1-(g) first time recursive scanning terminates, and produces new bunch of C_1={d1, d3, d5};

Fig. 2 is the precision comparison figure of four kinds of algorithms, is from left to right followed successively by CURE, BIRCH, K-means, CAQS (the present invention).

Embodiment

Below in conjunction with the drawings and specific embodiments, the present invention is described in detail.

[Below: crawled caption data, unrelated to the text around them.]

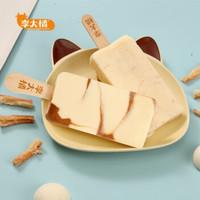李大橘冰淇淋雪糕棒冰大鱿鱼系列14支装牛奶巧克力7鱿鱼7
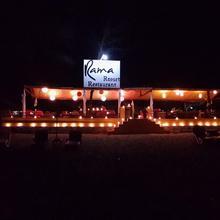 Rama Resort in Agonda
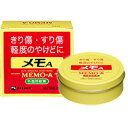 【第2類医薬品】 メモA 30g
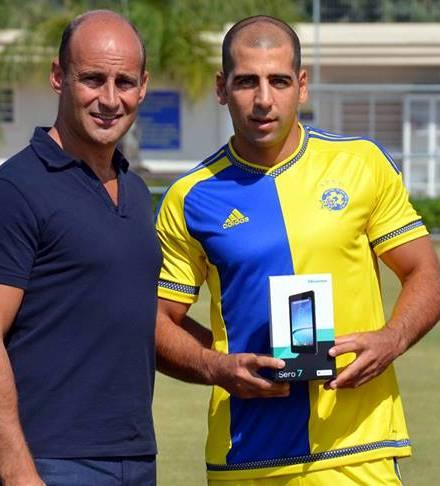 Maccabi Tel Aviv Kit 2015 16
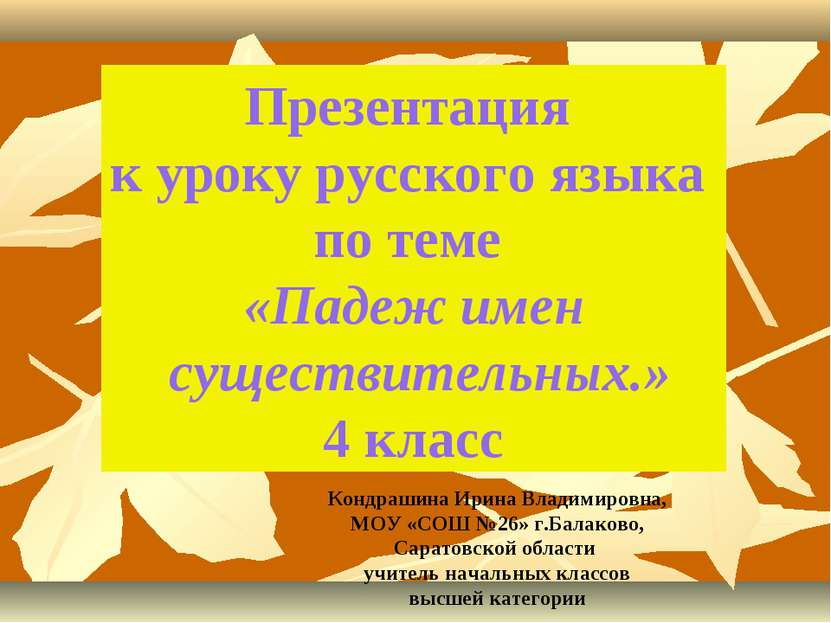 Презентация к уроку русского языка по теме «Падеж имен существительных.» 4 кл...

Data sequence D={d1 in following examples, d2, d3, d4, d5, d6, d7, d8, d9}, known bunch has four, is C={C_1={d1, d3 respectively, d5}, C_2={d2, d6}, C_3={d4, d9}, C_4={d7, d8}}, and bunch in similarity between data be more than or equal to 0.8, between bunch, the similarity of data is all less than 0.8.In order to obtain correct cluster result, the similarity threshold inputted in specific operation process is set as 0.8.Use as follows based on the step of the recurrence clustering method of quicksort to this data sequence:

Step 1: input K=0.8, pending data sequence D;

Step 2: definition is used for pointer i, j of the pending data sequence of bilateral scanning as Suo Shi Fig. 1-(a), and i and j is pointed to respectively leftmost side data and the rightmost side data of pending data sequence;

Step 3: Stochastic choice data d1 is as reference data as Suo Shi Fig. 1-(a), because it is positioned at the leftmost side, therefore need not exchange;

Step 4: scan from right to left, calculate the similarity of current data that j specifies and reference value according to selected Similarity Measure mode and compare with K, because (d1, d9) similarity is less than similarity threshold, as shown in Fig. 1-(b), there is first time exchanges data, and a step that i pointer is moved to right, judge scan pointer, because i<j then performs step 5 in conversion scan direction;

Step 5: scan from left to right, the similarity of current data that i specifies and reference value is calculated according to selected Similarity Measure mode, because (d1, d2) similarity is less than similarity threshold, therefore move to right i pointer a step, also namely i pointer moves to right, and judges scan pointer, because i<j continues to perform step 5; Because (d1, d3) similarity is more than or equal to similarity threshold, second time exchanges data occurs as Suo Shi Fig. 1-(c), and j pointer is to the step that moves to left, judge scan pointer, because i<j then performs step 4 in conversion scan direction;

Step 4: scan from right to left, calculate the similarity of current data that j specifies and reference value according to selected Similarity Measure mode and compare with K, because (d1, d8) similarity is less than similarity threshold, third time exchanges data is there is as Suo Shi Fig. 1-(d), and a step that i pointer is moved to right, judge scan pointer, because i<j then performs step 5 in conversion scan direction;

Step 5: scan from left to right, the similarity of current data that i specifies and reference value is calculated according to selected Similarity Measure mode, because (d1, d5) similarity is more than or equal to similarity threshold, as Suo Shi Fig. 1-(e), there is the 4th secondary data exchange, and by j pointer to the step that moves to left, judge scan pointer, because i<j then performs step 4 in conversion scan direction;

Step 4: scan from right to left, calculate the similarity of current data that j specifies and reference value according to selected Similarity Measure mode and compare with K, because (d1, d7) similarity is less than similarity threshold, as Suo Shi Fig. 1-(f), there is the 5th secondary data exchange, and a step that i pointer is moved to right, judge scan pointer, because i=j then performs step 6;

Step 6: reference value and right data thereof delimited as new bunch of C_1={d1, d3, d5}, left data assignment is that new data set D recurrence performs step 1-6, until stop when left data number is less than or equal to 1.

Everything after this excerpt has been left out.